A shipper, Jonathan Nicole, says that corruption is limiting Nigeria from operating the National Single Window, NSW, system for swift and efficient movement of goods at the ports.
Nicole, in an interview with the News Agency of Nigeria in Lagos on Tuesday, noted that Nigeria was long overdue for the system.
The News Agency of Nigeria reports that the NSW was introduced in 2006, but the project has not been implemented, despite a committee set up to ensure that.
Already, Ghana, Togo and Senegal have implemented their system, which have made their ports more competitive.
The system allows parties involved in trade and transport to lodge standardised information and documents with a single entry point to fulfill all import, export, and transit-related regulatory requirements
According to him, Nigeria lost track of single window when destination inspection was brought in, instead of the introduction of the single window.

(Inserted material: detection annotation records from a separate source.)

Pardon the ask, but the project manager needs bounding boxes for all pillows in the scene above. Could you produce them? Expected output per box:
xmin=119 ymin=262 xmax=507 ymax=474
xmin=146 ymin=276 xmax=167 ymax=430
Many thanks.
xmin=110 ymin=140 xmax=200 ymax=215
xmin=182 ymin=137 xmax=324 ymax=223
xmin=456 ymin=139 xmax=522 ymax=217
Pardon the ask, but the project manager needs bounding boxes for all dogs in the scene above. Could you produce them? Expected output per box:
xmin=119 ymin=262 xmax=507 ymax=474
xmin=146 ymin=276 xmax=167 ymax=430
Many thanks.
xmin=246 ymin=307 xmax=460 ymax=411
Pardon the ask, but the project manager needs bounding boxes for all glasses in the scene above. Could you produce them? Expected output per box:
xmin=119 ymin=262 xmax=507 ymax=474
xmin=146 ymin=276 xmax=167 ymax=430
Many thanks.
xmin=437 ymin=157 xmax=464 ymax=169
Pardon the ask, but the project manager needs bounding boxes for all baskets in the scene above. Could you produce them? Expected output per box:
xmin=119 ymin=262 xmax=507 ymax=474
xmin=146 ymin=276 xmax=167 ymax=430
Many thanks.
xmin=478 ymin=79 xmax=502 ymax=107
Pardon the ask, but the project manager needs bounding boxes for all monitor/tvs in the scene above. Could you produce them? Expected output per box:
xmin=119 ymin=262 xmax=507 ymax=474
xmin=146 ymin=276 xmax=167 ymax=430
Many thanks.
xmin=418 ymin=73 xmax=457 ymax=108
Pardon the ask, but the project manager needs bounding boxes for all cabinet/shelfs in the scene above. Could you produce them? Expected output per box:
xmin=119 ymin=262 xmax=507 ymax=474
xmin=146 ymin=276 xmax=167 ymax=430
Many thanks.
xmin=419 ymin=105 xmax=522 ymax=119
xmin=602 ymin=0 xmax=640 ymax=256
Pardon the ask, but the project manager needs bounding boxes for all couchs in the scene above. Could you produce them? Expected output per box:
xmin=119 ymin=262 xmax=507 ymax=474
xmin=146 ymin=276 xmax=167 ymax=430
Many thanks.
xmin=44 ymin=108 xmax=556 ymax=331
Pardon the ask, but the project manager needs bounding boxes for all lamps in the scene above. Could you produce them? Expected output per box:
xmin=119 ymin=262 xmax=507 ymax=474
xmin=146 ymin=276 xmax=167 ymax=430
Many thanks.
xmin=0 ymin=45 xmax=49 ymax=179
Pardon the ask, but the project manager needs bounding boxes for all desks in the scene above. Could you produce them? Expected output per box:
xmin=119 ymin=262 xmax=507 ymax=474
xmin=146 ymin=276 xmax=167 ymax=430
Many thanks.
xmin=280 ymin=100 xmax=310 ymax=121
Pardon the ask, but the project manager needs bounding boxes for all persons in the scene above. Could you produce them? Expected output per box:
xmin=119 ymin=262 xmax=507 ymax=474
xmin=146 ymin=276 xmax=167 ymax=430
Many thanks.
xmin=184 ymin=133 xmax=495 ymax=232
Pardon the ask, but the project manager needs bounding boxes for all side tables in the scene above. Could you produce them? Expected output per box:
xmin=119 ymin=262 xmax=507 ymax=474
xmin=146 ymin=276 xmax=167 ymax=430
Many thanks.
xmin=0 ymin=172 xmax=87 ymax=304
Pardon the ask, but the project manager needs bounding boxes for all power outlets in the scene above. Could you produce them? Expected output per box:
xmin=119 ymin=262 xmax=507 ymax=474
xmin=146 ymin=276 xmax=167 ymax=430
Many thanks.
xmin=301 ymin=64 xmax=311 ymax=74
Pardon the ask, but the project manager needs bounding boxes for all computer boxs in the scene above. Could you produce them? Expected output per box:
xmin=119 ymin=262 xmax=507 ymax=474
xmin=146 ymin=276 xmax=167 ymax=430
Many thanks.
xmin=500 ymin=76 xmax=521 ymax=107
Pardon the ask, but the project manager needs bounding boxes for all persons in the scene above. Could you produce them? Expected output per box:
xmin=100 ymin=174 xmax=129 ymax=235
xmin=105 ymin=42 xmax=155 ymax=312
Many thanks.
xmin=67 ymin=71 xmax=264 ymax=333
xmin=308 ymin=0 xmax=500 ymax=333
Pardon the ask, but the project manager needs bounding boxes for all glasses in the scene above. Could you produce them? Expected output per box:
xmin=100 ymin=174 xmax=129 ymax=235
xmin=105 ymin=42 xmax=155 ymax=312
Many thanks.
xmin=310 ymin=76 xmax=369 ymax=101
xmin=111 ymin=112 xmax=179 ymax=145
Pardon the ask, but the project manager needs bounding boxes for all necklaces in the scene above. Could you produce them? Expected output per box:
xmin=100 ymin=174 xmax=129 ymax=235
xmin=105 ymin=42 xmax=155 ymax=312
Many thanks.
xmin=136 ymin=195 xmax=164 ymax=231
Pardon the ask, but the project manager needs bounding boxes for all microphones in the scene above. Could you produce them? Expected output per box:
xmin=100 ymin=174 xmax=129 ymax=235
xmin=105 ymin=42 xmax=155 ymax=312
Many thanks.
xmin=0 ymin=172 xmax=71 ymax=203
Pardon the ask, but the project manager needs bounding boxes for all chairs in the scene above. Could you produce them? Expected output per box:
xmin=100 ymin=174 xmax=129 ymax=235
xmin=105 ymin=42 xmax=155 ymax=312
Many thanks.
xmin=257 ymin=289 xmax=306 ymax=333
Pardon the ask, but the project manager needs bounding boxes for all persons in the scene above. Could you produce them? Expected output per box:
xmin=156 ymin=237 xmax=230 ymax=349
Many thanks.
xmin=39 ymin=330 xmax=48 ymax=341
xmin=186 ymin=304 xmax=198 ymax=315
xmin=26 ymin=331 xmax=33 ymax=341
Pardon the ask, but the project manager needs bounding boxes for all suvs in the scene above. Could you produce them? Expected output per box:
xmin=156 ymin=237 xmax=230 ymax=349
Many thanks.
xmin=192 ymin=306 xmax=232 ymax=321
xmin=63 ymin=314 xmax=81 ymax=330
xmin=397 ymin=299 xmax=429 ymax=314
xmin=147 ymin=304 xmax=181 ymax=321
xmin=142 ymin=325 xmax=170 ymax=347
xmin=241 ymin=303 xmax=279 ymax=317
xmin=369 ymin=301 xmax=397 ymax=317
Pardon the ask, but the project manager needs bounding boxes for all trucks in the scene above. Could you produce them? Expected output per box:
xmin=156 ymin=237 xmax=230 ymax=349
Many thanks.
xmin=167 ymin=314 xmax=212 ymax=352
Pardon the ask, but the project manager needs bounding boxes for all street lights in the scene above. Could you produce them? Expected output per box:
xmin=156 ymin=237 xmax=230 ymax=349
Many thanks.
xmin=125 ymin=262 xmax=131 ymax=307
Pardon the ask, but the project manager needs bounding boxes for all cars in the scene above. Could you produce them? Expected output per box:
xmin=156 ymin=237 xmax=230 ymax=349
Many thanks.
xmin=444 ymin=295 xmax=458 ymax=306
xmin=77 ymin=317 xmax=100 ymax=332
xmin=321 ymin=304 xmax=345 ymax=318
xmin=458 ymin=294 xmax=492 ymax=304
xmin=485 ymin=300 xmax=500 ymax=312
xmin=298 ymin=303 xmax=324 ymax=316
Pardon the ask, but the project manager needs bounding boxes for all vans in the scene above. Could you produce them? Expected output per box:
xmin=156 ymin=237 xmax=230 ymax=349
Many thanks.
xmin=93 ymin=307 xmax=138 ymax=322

“Information sharing can be done with good management. We complain, we adjust. Why do we need everybody at the port as a community setup, when I can clear my good at my house?
“Why do we need the shipping line and terminal operators to sit together when you can call them on phone and agree on prices? This is because it’s an individualistic arrangement.
“If smaller countries can have their single window, Ghana is having it, why can’t we do it. It’s unfortunate that corruption is limiting us from having the single window,” he said.
Mr Nicole noted that single window would phase out clearing agents coming to the port.
“In England port, you hardly see a clearing agents going there. Meanwhile, most of the freight forwarders work with the shipping line. They get cargo and send to the shipping line without entering the port. So, why do we need to enter the port.
“If we operate the customs Harmonised System Codes (HS code) the way it is supposed to be operated, we don’t need what they call benchmark, you treat things at will. The central bank will change exchange rate at will.
“We must have an established system, where before any change will take place, everybody must know,” he said.
He said that the Nigeria Customs had one of the robust Information Communication and Technology, ICT.
The shipper said, “So, if they now adopt the single window, all agencies will key into it.”
On why other agencies do not want to key into the customs single window, he noted that corruption remained a challenge to the country, while querying, “had the country been able to wipe out corruption?
“Can we stay in our homes and get our goods? can we say that the tariff headings are always correct because we have a customs harmonised system? when you put in 10 per cent of a goods that you are suppose to pay ten percent?
“And somebody in Abuja will query the 10 per cent, won’t you go to Abuja? That is why the whole system is being scuttled.
“And to make it worse, the inspection agents that we used to have are fighting behind the curtain to come back,” he said.
Mr Nicole said that Nigerian single window had been thwarted by inspection agencies because they wanted to come back and they had money to fight for it.
He, however, noted that his colleagues would fight against corruption with the ecosystem.
“if single window will solve most of our problems, what is stopping government from doing it.
“And now, the International Maritime Organisation (IMO) is saying that everyone must adopt single window.
“It is body regulating all those operating in the space. It is now left for our government to adopt the system,” he said.
He said that government still needs to do a thorough clean up of the system before discussion about having the system in place.